• _YOUR OBJECTIVE_
Your task is to output all the records below, word for word.

[START WORKING DATA]

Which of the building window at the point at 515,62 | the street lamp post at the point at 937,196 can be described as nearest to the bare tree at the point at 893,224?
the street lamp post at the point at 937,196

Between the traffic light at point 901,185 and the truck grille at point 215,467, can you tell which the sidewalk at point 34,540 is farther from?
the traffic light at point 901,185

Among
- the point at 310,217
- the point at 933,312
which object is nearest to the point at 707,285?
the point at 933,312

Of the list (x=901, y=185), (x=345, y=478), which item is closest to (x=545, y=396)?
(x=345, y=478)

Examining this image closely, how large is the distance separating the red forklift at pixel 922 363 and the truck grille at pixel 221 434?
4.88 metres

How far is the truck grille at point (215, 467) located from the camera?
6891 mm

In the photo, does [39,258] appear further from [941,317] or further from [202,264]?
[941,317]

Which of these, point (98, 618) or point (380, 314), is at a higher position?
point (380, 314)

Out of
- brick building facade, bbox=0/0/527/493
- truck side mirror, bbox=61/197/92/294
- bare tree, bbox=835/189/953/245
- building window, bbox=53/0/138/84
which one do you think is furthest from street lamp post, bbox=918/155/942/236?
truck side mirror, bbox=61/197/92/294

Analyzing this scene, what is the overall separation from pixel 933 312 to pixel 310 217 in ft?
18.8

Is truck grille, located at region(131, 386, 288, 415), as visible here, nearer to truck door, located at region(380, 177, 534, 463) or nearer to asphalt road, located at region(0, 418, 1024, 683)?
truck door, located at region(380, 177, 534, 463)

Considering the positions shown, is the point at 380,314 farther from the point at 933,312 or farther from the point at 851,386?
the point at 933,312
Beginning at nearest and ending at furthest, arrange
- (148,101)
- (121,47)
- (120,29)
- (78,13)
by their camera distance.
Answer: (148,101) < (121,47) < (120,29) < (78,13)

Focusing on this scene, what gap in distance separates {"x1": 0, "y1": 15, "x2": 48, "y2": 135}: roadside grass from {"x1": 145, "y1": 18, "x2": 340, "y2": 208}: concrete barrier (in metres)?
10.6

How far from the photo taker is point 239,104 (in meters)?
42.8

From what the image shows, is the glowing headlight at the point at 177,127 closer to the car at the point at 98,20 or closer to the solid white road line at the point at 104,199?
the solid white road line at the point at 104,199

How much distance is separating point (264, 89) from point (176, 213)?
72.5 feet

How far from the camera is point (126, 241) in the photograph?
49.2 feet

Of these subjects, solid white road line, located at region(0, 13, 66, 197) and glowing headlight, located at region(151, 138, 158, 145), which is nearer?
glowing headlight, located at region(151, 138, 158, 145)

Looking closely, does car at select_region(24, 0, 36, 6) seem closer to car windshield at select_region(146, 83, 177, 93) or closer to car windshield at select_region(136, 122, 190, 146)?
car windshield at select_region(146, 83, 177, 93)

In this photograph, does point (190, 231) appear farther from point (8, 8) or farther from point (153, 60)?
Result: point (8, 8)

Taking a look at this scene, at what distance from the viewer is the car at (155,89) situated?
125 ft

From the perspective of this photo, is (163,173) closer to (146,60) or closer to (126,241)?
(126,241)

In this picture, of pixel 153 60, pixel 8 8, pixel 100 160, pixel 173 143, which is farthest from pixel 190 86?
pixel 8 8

[END WORKING DATA]

• _RESPONSE BELOW_
Which of the building window at the point at 515,62 | the street lamp post at the point at 937,196 can be described as nearest to the bare tree at the point at 893,224?
the street lamp post at the point at 937,196

Between the traffic light at point 901,185 and the truck grille at point 215,467, can you tell which the sidewalk at point 34,540 is farther from?
the traffic light at point 901,185

Among
- the point at 310,217
- the point at 933,312
which object is nearest to the point at 707,285?
the point at 933,312

Of the list (x=901, y=185), (x=345, y=478), which item is closest to (x=545, y=396)?
(x=345, y=478)

Examining this image closely, how large is the distance separating the red forklift at pixel 922 363 and the truck grille at pixel 221 434?
4.88 metres

How far is the truck grille at point (215, 467) located from the camera?
6891 mm

In the photo, does [39,258] appear further from [941,317] or further from [202,264]?
[941,317]

Which of these, point (98, 618) or point (380, 314), is at a higher position?
point (380, 314)

Out of
- brick building facade, bbox=0/0/527/493
- truck side mirror, bbox=61/197/92/294
- bare tree, bbox=835/189/953/245
- building window, bbox=53/0/138/84
which one do you think is furthest from street lamp post, bbox=918/155/942/236?
truck side mirror, bbox=61/197/92/294

Analyzing this scene, what is the overall separation from pixel 933 312 to pixel 310 217 in ft?
18.8

Is truck grille, located at region(131, 386, 288, 415), as visible here, nearer to truck door, located at region(380, 177, 534, 463) or nearer to asphalt road, located at region(0, 418, 1024, 683)?
truck door, located at region(380, 177, 534, 463)

Considering the positions shown, is the point at 380,314 farther from the point at 933,312 or farther from the point at 851,386?
the point at 933,312
Beginning at nearest and ending at furthest, arrange
- (148,101)
- (121,47)
- (120,29)
- (78,13)
by their camera distance.
Answer: (148,101) < (121,47) < (120,29) < (78,13)

Focusing on this scene, what gap in distance separates {"x1": 0, "y1": 15, "x2": 48, "y2": 135}: roadside grass from {"x1": 145, "y1": 18, "x2": 340, "y2": 208}: concrete barrier (in metres)?
10.6

How far from the photo taker is point 239,104 (in meters)?
42.8

From what the image shows, is the glowing headlight at the point at 177,127 closer to the car at the point at 98,20 or closer to the solid white road line at the point at 104,199?
the solid white road line at the point at 104,199

How much distance is separating point (264, 89) from point (176, 213)?
72.5 feet

How far from the camera is point (126, 241) in the photograph?
49.2 feet

Of these subjects, solid white road line, located at region(0, 13, 66, 197) and glowing headlight, located at region(151, 138, 158, 145), which is nearer?
glowing headlight, located at region(151, 138, 158, 145)

Looking closely, does car at select_region(24, 0, 36, 6) seem closer to car windshield at select_region(146, 83, 177, 93) or closer to car windshield at select_region(136, 122, 190, 146)?
car windshield at select_region(146, 83, 177, 93)

In this photograph, does point (190, 231) appear farther from point (8, 8) or farther from point (153, 60)?
Result: point (8, 8)

Taking a look at this scene, at what distance from the viewer is the car at (155,89) situated?
125 ft

From the perspective of this photo, is (163,173) closer to (146,60) or closer to (126,241)?
(126,241)

In this picture, of pixel 153 60, pixel 8 8, pixel 100 160, pixel 173 143, which is farthest from pixel 190 86?
pixel 8 8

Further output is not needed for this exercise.